As I meet more and more Virtualization Admins around the country it becomes quite apparent that although job titles may be similar, our roles can vary greatly. As the meme above shows, the reality is that different people have different perceptions of what we do. So the real question is, “What do you really do and how do you define your role to others?”
What you really do
It is important to nail down what it is you really do for several reasons.
- If you don’t exactly know what you do, you can’t set goals to improve your skills or your career
- If you don’t know what you do, chances are your management doesn’t either. <- This is not good
- Knowing what you do allows you to promote it internally and externally, setting yourself up for success
It is vitally important to keep a list or a journal of your accomplishments. I would go one step farther and say it is important to keep a list or journal (worklog) of the things you accomplish each week. Not only will you be able to reflect on this in the future and refer back to it when necessary, but it gives you the ability to show others (management or future employer) that you are organized and that you get things done. It’s there… it’s on paper, or in a word doc right? You will be able to feel a sense of accomplishment as your document begins to grow and grow.

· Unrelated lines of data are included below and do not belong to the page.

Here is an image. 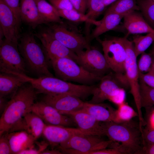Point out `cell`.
Returning <instances> with one entry per match:
<instances>
[{
  "mask_svg": "<svg viewBox=\"0 0 154 154\" xmlns=\"http://www.w3.org/2000/svg\"><path fill=\"white\" fill-rule=\"evenodd\" d=\"M88 11L86 15L90 19L96 20L104 11L106 7L104 0H87Z\"/></svg>",
  "mask_w": 154,
  "mask_h": 154,
  "instance_id": "33",
  "label": "cell"
},
{
  "mask_svg": "<svg viewBox=\"0 0 154 154\" xmlns=\"http://www.w3.org/2000/svg\"><path fill=\"white\" fill-rule=\"evenodd\" d=\"M137 66L139 73L145 74L149 72L151 66L153 56L150 53L144 52L141 54Z\"/></svg>",
  "mask_w": 154,
  "mask_h": 154,
  "instance_id": "34",
  "label": "cell"
},
{
  "mask_svg": "<svg viewBox=\"0 0 154 154\" xmlns=\"http://www.w3.org/2000/svg\"><path fill=\"white\" fill-rule=\"evenodd\" d=\"M26 83L21 78L10 73L1 72L0 97H11L22 86Z\"/></svg>",
  "mask_w": 154,
  "mask_h": 154,
  "instance_id": "23",
  "label": "cell"
},
{
  "mask_svg": "<svg viewBox=\"0 0 154 154\" xmlns=\"http://www.w3.org/2000/svg\"><path fill=\"white\" fill-rule=\"evenodd\" d=\"M142 136L143 146L154 144V129L149 127L144 131L143 130Z\"/></svg>",
  "mask_w": 154,
  "mask_h": 154,
  "instance_id": "38",
  "label": "cell"
},
{
  "mask_svg": "<svg viewBox=\"0 0 154 154\" xmlns=\"http://www.w3.org/2000/svg\"><path fill=\"white\" fill-rule=\"evenodd\" d=\"M37 91L26 82L20 87L8 101L0 118V136L14 131H26L24 117L31 112Z\"/></svg>",
  "mask_w": 154,
  "mask_h": 154,
  "instance_id": "1",
  "label": "cell"
},
{
  "mask_svg": "<svg viewBox=\"0 0 154 154\" xmlns=\"http://www.w3.org/2000/svg\"><path fill=\"white\" fill-rule=\"evenodd\" d=\"M58 10L74 9L69 0H48Z\"/></svg>",
  "mask_w": 154,
  "mask_h": 154,
  "instance_id": "36",
  "label": "cell"
},
{
  "mask_svg": "<svg viewBox=\"0 0 154 154\" xmlns=\"http://www.w3.org/2000/svg\"><path fill=\"white\" fill-rule=\"evenodd\" d=\"M133 41L135 55L137 57L145 51L154 42V31L145 36L135 35Z\"/></svg>",
  "mask_w": 154,
  "mask_h": 154,
  "instance_id": "29",
  "label": "cell"
},
{
  "mask_svg": "<svg viewBox=\"0 0 154 154\" xmlns=\"http://www.w3.org/2000/svg\"><path fill=\"white\" fill-rule=\"evenodd\" d=\"M126 94L123 88H121L115 95L112 97L109 101L117 106L125 102Z\"/></svg>",
  "mask_w": 154,
  "mask_h": 154,
  "instance_id": "40",
  "label": "cell"
},
{
  "mask_svg": "<svg viewBox=\"0 0 154 154\" xmlns=\"http://www.w3.org/2000/svg\"><path fill=\"white\" fill-rule=\"evenodd\" d=\"M61 17L74 23L86 22L90 24L98 25L100 21L89 19L86 15L80 13L74 9L69 10H58Z\"/></svg>",
  "mask_w": 154,
  "mask_h": 154,
  "instance_id": "28",
  "label": "cell"
},
{
  "mask_svg": "<svg viewBox=\"0 0 154 154\" xmlns=\"http://www.w3.org/2000/svg\"><path fill=\"white\" fill-rule=\"evenodd\" d=\"M74 9L81 13L85 14L87 9V0H69Z\"/></svg>",
  "mask_w": 154,
  "mask_h": 154,
  "instance_id": "39",
  "label": "cell"
},
{
  "mask_svg": "<svg viewBox=\"0 0 154 154\" xmlns=\"http://www.w3.org/2000/svg\"><path fill=\"white\" fill-rule=\"evenodd\" d=\"M139 154H154V144L143 145Z\"/></svg>",
  "mask_w": 154,
  "mask_h": 154,
  "instance_id": "42",
  "label": "cell"
},
{
  "mask_svg": "<svg viewBox=\"0 0 154 154\" xmlns=\"http://www.w3.org/2000/svg\"><path fill=\"white\" fill-rule=\"evenodd\" d=\"M76 54V62L92 74L102 78L111 70L104 54L96 47L91 46Z\"/></svg>",
  "mask_w": 154,
  "mask_h": 154,
  "instance_id": "10",
  "label": "cell"
},
{
  "mask_svg": "<svg viewBox=\"0 0 154 154\" xmlns=\"http://www.w3.org/2000/svg\"><path fill=\"white\" fill-rule=\"evenodd\" d=\"M21 19L33 28L38 25L46 24L40 16L36 0H20Z\"/></svg>",
  "mask_w": 154,
  "mask_h": 154,
  "instance_id": "20",
  "label": "cell"
},
{
  "mask_svg": "<svg viewBox=\"0 0 154 154\" xmlns=\"http://www.w3.org/2000/svg\"><path fill=\"white\" fill-rule=\"evenodd\" d=\"M0 24L1 31L5 39L18 44L21 24L4 0H0Z\"/></svg>",
  "mask_w": 154,
  "mask_h": 154,
  "instance_id": "11",
  "label": "cell"
},
{
  "mask_svg": "<svg viewBox=\"0 0 154 154\" xmlns=\"http://www.w3.org/2000/svg\"><path fill=\"white\" fill-rule=\"evenodd\" d=\"M116 110V122L130 121L133 117L138 116L137 112L125 102L118 106Z\"/></svg>",
  "mask_w": 154,
  "mask_h": 154,
  "instance_id": "32",
  "label": "cell"
},
{
  "mask_svg": "<svg viewBox=\"0 0 154 154\" xmlns=\"http://www.w3.org/2000/svg\"><path fill=\"white\" fill-rule=\"evenodd\" d=\"M150 127L154 129V110L152 112L149 119Z\"/></svg>",
  "mask_w": 154,
  "mask_h": 154,
  "instance_id": "45",
  "label": "cell"
},
{
  "mask_svg": "<svg viewBox=\"0 0 154 154\" xmlns=\"http://www.w3.org/2000/svg\"><path fill=\"white\" fill-rule=\"evenodd\" d=\"M154 44L151 50L150 53L153 57H154Z\"/></svg>",
  "mask_w": 154,
  "mask_h": 154,
  "instance_id": "48",
  "label": "cell"
},
{
  "mask_svg": "<svg viewBox=\"0 0 154 154\" xmlns=\"http://www.w3.org/2000/svg\"><path fill=\"white\" fill-rule=\"evenodd\" d=\"M34 34L27 33L21 36L19 50L25 62L27 69L38 77L53 76L50 72L45 50L38 43Z\"/></svg>",
  "mask_w": 154,
  "mask_h": 154,
  "instance_id": "3",
  "label": "cell"
},
{
  "mask_svg": "<svg viewBox=\"0 0 154 154\" xmlns=\"http://www.w3.org/2000/svg\"><path fill=\"white\" fill-rule=\"evenodd\" d=\"M67 116L72 118L83 133L101 136L105 135L101 122L86 111L82 110L69 113Z\"/></svg>",
  "mask_w": 154,
  "mask_h": 154,
  "instance_id": "17",
  "label": "cell"
},
{
  "mask_svg": "<svg viewBox=\"0 0 154 154\" xmlns=\"http://www.w3.org/2000/svg\"><path fill=\"white\" fill-rule=\"evenodd\" d=\"M39 13L46 23H61L58 10L46 0H36Z\"/></svg>",
  "mask_w": 154,
  "mask_h": 154,
  "instance_id": "25",
  "label": "cell"
},
{
  "mask_svg": "<svg viewBox=\"0 0 154 154\" xmlns=\"http://www.w3.org/2000/svg\"><path fill=\"white\" fill-rule=\"evenodd\" d=\"M52 24L46 30L76 54L91 46L90 39L84 36L75 25L64 22Z\"/></svg>",
  "mask_w": 154,
  "mask_h": 154,
  "instance_id": "5",
  "label": "cell"
},
{
  "mask_svg": "<svg viewBox=\"0 0 154 154\" xmlns=\"http://www.w3.org/2000/svg\"><path fill=\"white\" fill-rule=\"evenodd\" d=\"M101 136L80 133L76 134L60 145L63 154H89L106 148L112 142L104 140Z\"/></svg>",
  "mask_w": 154,
  "mask_h": 154,
  "instance_id": "7",
  "label": "cell"
},
{
  "mask_svg": "<svg viewBox=\"0 0 154 154\" xmlns=\"http://www.w3.org/2000/svg\"><path fill=\"white\" fill-rule=\"evenodd\" d=\"M139 85L141 108H147L154 106V88L148 86L140 79Z\"/></svg>",
  "mask_w": 154,
  "mask_h": 154,
  "instance_id": "30",
  "label": "cell"
},
{
  "mask_svg": "<svg viewBox=\"0 0 154 154\" xmlns=\"http://www.w3.org/2000/svg\"><path fill=\"white\" fill-rule=\"evenodd\" d=\"M123 86L114 74L110 72L102 78L95 86L91 99L88 102L92 104L103 103L116 95Z\"/></svg>",
  "mask_w": 154,
  "mask_h": 154,
  "instance_id": "14",
  "label": "cell"
},
{
  "mask_svg": "<svg viewBox=\"0 0 154 154\" xmlns=\"http://www.w3.org/2000/svg\"><path fill=\"white\" fill-rule=\"evenodd\" d=\"M145 19L154 29V2L151 0H136Z\"/></svg>",
  "mask_w": 154,
  "mask_h": 154,
  "instance_id": "31",
  "label": "cell"
},
{
  "mask_svg": "<svg viewBox=\"0 0 154 154\" xmlns=\"http://www.w3.org/2000/svg\"><path fill=\"white\" fill-rule=\"evenodd\" d=\"M124 16L112 12L105 13L99 24L93 30L90 39L97 38L107 31L116 29Z\"/></svg>",
  "mask_w": 154,
  "mask_h": 154,
  "instance_id": "24",
  "label": "cell"
},
{
  "mask_svg": "<svg viewBox=\"0 0 154 154\" xmlns=\"http://www.w3.org/2000/svg\"><path fill=\"white\" fill-rule=\"evenodd\" d=\"M24 119L26 131L36 140L43 134L46 124L39 117L32 112L25 115Z\"/></svg>",
  "mask_w": 154,
  "mask_h": 154,
  "instance_id": "26",
  "label": "cell"
},
{
  "mask_svg": "<svg viewBox=\"0 0 154 154\" xmlns=\"http://www.w3.org/2000/svg\"><path fill=\"white\" fill-rule=\"evenodd\" d=\"M1 72L26 74L25 64L18 44L5 39L0 41Z\"/></svg>",
  "mask_w": 154,
  "mask_h": 154,
  "instance_id": "9",
  "label": "cell"
},
{
  "mask_svg": "<svg viewBox=\"0 0 154 154\" xmlns=\"http://www.w3.org/2000/svg\"><path fill=\"white\" fill-rule=\"evenodd\" d=\"M106 7L111 5L117 0H104Z\"/></svg>",
  "mask_w": 154,
  "mask_h": 154,
  "instance_id": "46",
  "label": "cell"
},
{
  "mask_svg": "<svg viewBox=\"0 0 154 154\" xmlns=\"http://www.w3.org/2000/svg\"><path fill=\"white\" fill-rule=\"evenodd\" d=\"M123 38L126 53L125 63V75L130 89V93L133 97L136 107L139 122L142 123L145 120L142 115L141 105L139 72L137 61V57L132 41L128 40L125 36Z\"/></svg>",
  "mask_w": 154,
  "mask_h": 154,
  "instance_id": "6",
  "label": "cell"
},
{
  "mask_svg": "<svg viewBox=\"0 0 154 154\" xmlns=\"http://www.w3.org/2000/svg\"><path fill=\"white\" fill-rule=\"evenodd\" d=\"M41 154H63L60 150L56 149L51 150H45Z\"/></svg>",
  "mask_w": 154,
  "mask_h": 154,
  "instance_id": "44",
  "label": "cell"
},
{
  "mask_svg": "<svg viewBox=\"0 0 154 154\" xmlns=\"http://www.w3.org/2000/svg\"><path fill=\"white\" fill-rule=\"evenodd\" d=\"M42 101L66 115L70 112L82 110L85 103L77 97L65 94H46Z\"/></svg>",
  "mask_w": 154,
  "mask_h": 154,
  "instance_id": "16",
  "label": "cell"
},
{
  "mask_svg": "<svg viewBox=\"0 0 154 154\" xmlns=\"http://www.w3.org/2000/svg\"><path fill=\"white\" fill-rule=\"evenodd\" d=\"M96 39L102 46L104 55L111 70L117 77L125 76L126 53L123 37H113L102 40Z\"/></svg>",
  "mask_w": 154,
  "mask_h": 154,
  "instance_id": "8",
  "label": "cell"
},
{
  "mask_svg": "<svg viewBox=\"0 0 154 154\" xmlns=\"http://www.w3.org/2000/svg\"><path fill=\"white\" fill-rule=\"evenodd\" d=\"M20 76L26 82L30 84L37 93L46 94H60L66 91L65 81L53 76H44L33 78L27 74H21Z\"/></svg>",
  "mask_w": 154,
  "mask_h": 154,
  "instance_id": "15",
  "label": "cell"
},
{
  "mask_svg": "<svg viewBox=\"0 0 154 154\" xmlns=\"http://www.w3.org/2000/svg\"><path fill=\"white\" fill-rule=\"evenodd\" d=\"M82 110L88 113L100 122H116V110L107 104H92L85 102Z\"/></svg>",
  "mask_w": 154,
  "mask_h": 154,
  "instance_id": "22",
  "label": "cell"
},
{
  "mask_svg": "<svg viewBox=\"0 0 154 154\" xmlns=\"http://www.w3.org/2000/svg\"><path fill=\"white\" fill-rule=\"evenodd\" d=\"M50 62L56 77L65 81L93 85L102 78L87 71L69 58H60Z\"/></svg>",
  "mask_w": 154,
  "mask_h": 154,
  "instance_id": "4",
  "label": "cell"
},
{
  "mask_svg": "<svg viewBox=\"0 0 154 154\" xmlns=\"http://www.w3.org/2000/svg\"><path fill=\"white\" fill-rule=\"evenodd\" d=\"M12 154L7 133L0 136V154Z\"/></svg>",
  "mask_w": 154,
  "mask_h": 154,
  "instance_id": "35",
  "label": "cell"
},
{
  "mask_svg": "<svg viewBox=\"0 0 154 154\" xmlns=\"http://www.w3.org/2000/svg\"><path fill=\"white\" fill-rule=\"evenodd\" d=\"M31 110L47 125L67 127L76 125L70 117L61 114L55 108L42 101L35 103Z\"/></svg>",
  "mask_w": 154,
  "mask_h": 154,
  "instance_id": "13",
  "label": "cell"
},
{
  "mask_svg": "<svg viewBox=\"0 0 154 154\" xmlns=\"http://www.w3.org/2000/svg\"><path fill=\"white\" fill-rule=\"evenodd\" d=\"M105 135L113 142L120 143L128 154H139L143 146L139 127L130 121L120 123L101 122Z\"/></svg>",
  "mask_w": 154,
  "mask_h": 154,
  "instance_id": "2",
  "label": "cell"
},
{
  "mask_svg": "<svg viewBox=\"0 0 154 154\" xmlns=\"http://www.w3.org/2000/svg\"><path fill=\"white\" fill-rule=\"evenodd\" d=\"M11 9L18 21L21 24V20L20 15V0H4Z\"/></svg>",
  "mask_w": 154,
  "mask_h": 154,
  "instance_id": "37",
  "label": "cell"
},
{
  "mask_svg": "<svg viewBox=\"0 0 154 154\" xmlns=\"http://www.w3.org/2000/svg\"><path fill=\"white\" fill-rule=\"evenodd\" d=\"M123 27L127 31L125 36L130 34L149 33L154 29L148 24L141 13L137 11L129 13L123 17Z\"/></svg>",
  "mask_w": 154,
  "mask_h": 154,
  "instance_id": "19",
  "label": "cell"
},
{
  "mask_svg": "<svg viewBox=\"0 0 154 154\" xmlns=\"http://www.w3.org/2000/svg\"><path fill=\"white\" fill-rule=\"evenodd\" d=\"M151 0L154 2V0Z\"/></svg>",
  "mask_w": 154,
  "mask_h": 154,
  "instance_id": "49",
  "label": "cell"
},
{
  "mask_svg": "<svg viewBox=\"0 0 154 154\" xmlns=\"http://www.w3.org/2000/svg\"><path fill=\"white\" fill-rule=\"evenodd\" d=\"M12 154H19L22 151L34 147L36 140L25 130L7 133Z\"/></svg>",
  "mask_w": 154,
  "mask_h": 154,
  "instance_id": "21",
  "label": "cell"
},
{
  "mask_svg": "<svg viewBox=\"0 0 154 154\" xmlns=\"http://www.w3.org/2000/svg\"><path fill=\"white\" fill-rule=\"evenodd\" d=\"M138 10H140V8L136 0H117L111 4L105 13L112 12L125 15Z\"/></svg>",
  "mask_w": 154,
  "mask_h": 154,
  "instance_id": "27",
  "label": "cell"
},
{
  "mask_svg": "<svg viewBox=\"0 0 154 154\" xmlns=\"http://www.w3.org/2000/svg\"><path fill=\"white\" fill-rule=\"evenodd\" d=\"M149 72L154 75V57L153 56L152 65L151 69Z\"/></svg>",
  "mask_w": 154,
  "mask_h": 154,
  "instance_id": "47",
  "label": "cell"
},
{
  "mask_svg": "<svg viewBox=\"0 0 154 154\" xmlns=\"http://www.w3.org/2000/svg\"><path fill=\"white\" fill-rule=\"evenodd\" d=\"M8 101H7L6 98L0 97V114H2L5 108Z\"/></svg>",
  "mask_w": 154,
  "mask_h": 154,
  "instance_id": "43",
  "label": "cell"
},
{
  "mask_svg": "<svg viewBox=\"0 0 154 154\" xmlns=\"http://www.w3.org/2000/svg\"><path fill=\"white\" fill-rule=\"evenodd\" d=\"M83 133L78 128L46 124L43 134L51 145H60L73 135Z\"/></svg>",
  "mask_w": 154,
  "mask_h": 154,
  "instance_id": "18",
  "label": "cell"
},
{
  "mask_svg": "<svg viewBox=\"0 0 154 154\" xmlns=\"http://www.w3.org/2000/svg\"><path fill=\"white\" fill-rule=\"evenodd\" d=\"M139 79L148 86L154 88V75L148 72L143 74L139 73Z\"/></svg>",
  "mask_w": 154,
  "mask_h": 154,
  "instance_id": "41",
  "label": "cell"
},
{
  "mask_svg": "<svg viewBox=\"0 0 154 154\" xmlns=\"http://www.w3.org/2000/svg\"><path fill=\"white\" fill-rule=\"evenodd\" d=\"M34 34L40 41L50 61L68 58L76 61V54L54 38L46 30Z\"/></svg>",
  "mask_w": 154,
  "mask_h": 154,
  "instance_id": "12",
  "label": "cell"
}]
</instances>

Defining your role to others
Hopefully you all enjoy the meme above, isn’t it true? How many of you are Virtualization Administrators and if you speak with 20-30 colleagues you will most likely get different answers of what they think your role really is (hopefully you are all past the “firefighting” stage and using tools like vCenter Operations Manager and vCloud Automation Center to take care of a lot of the heavy lifting for you). In all reality you will find that your job evolves over time and it is essential to define what you do, not only for yourself, but for management and for your future. You may have received a specific job role and title when you started working for your current employer. There is nothing wrong with this, but if you look at the job description they initially gave you, is it what you are doing today? What are you doing now that wasn’t on the job description? By looking at this from an outside perspective you may decide that you are aligned more with a different job title. Does the new job title pay more? should it? Decide for yourself if it is worth going in and talking with management about re-aligning your job title to your activities. Some companies look for people that have held specific job roles while others worry more about experience and “can you do what your resume says you can do?” By aligning yourself now you are setting yourself up for potentially more growth down the road.